## [Direction]
Return every line of the data below that contains the word "with", treating uppercase and lowercase letters as different.

## [Data provided]
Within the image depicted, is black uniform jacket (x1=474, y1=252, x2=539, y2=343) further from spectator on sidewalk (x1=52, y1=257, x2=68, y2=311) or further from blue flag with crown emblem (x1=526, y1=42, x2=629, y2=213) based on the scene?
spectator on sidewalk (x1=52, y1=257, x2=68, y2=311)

==

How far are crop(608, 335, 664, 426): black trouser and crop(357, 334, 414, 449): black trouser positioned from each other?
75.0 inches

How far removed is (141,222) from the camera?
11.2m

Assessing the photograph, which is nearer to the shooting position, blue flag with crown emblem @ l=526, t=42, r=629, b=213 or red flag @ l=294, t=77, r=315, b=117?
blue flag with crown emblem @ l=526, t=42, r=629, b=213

## [Written solution]
Within the image depicted, is black uniform jacket (x1=474, y1=252, x2=539, y2=343) further from spectator on sidewalk (x1=52, y1=257, x2=68, y2=311) or further from blue flag with crown emblem (x1=526, y1=42, x2=629, y2=213) based on the scene?
Assessing the photograph, which is nearer to the shooting position, blue flag with crown emblem @ l=526, t=42, r=629, b=213 or red flag @ l=294, t=77, r=315, b=117?
blue flag with crown emblem @ l=526, t=42, r=629, b=213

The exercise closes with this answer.